With the building of the manor in Österbybruk, it became the hub for all the iron and mining activities of the Grill Trading House, although Grill and his family did not live there permanently. They lived in the Grill house in Stockholm until 1764, when he bought the Torstensonska Palace (now known as the Arvfurstens palats) at Gustav Adolfs torg, Stockholm. The summers were spent at Svindersvik, a country residence outside Stockholm, built by Grill in the early 1740s.
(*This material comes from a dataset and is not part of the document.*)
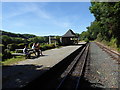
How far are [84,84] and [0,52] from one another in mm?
11154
Grill was an art collector and his houses were decorated with Chinese objects as well as paintings by Swedish and Dutch masters like Alexander Roslin, Gustaf Lundberg, Hans Memling and David Teniers. He owned six complete sets of porcelain tableware commissioned from Canton (now known as Guangzhou). As of 2014, the oldest and largest of these still has 325 pieces preserved. Imported porcelain broken in transit from China or by daily household use became decorative gravel used on the garden paths at one of the Grills' estates. This example of wasting money and resources was condemned by those who opposed the activities of the SOIC. Even noted botanist Carl Linnaeus was at first an opponent. He wrote: "A part of the silver, which withstands the wear and tear of time and which even fire cannot destroy, we exchange for fragile objects of clay, which, once dropped, cannot be mended."

== Benefactor ==
Grill was interested in natural science and contributed to different projects, such as helping Carl Linnaeus financially and with the collection of plants and animal specimens from foreign lands. In 1740, he became a member of the Royal Swedish Academy of Sciences. He gave financial support to young scientists and naturalists, lent money (without interest) to the Royal Swedish Academy of Sciences for the construction of an observatory, contributed a substantial sum of money to the Danviken Hospital and saved the Sveriges Riksbank (the central bank of Sweden) from bankruptcy in 1747 by buying banknotes at their nominal value. In 1748, he became preses or president of the Royal Academy of Sciences and was elected to the board of directors at the central bank of Sweden, a position he held until 1756. (Note: In his speech at the Academy on 4 February 1749, Grill spoke on the use of shipping. In his speech he summed up the ships owned by shipping companies in Stockholm in 1749: "Ships made of oak: 62 ships up to and including 100 lästs, 16 ships up to 200 lästs, 4 ships up to 300 lästs. Ships made of pine: 63 ships up to and including 100 lästs, 31 ships up to 200 lästs, 13 ships up to 300 lästs and 3 over 300 lästs." ) Grill was also awarded the honorary title of kommerseråd ("trade counselor") by King Adolf Frederick. In 1755, he was one of the initiating founders of the Factory Academy, a social network for factory owners in central Sweden.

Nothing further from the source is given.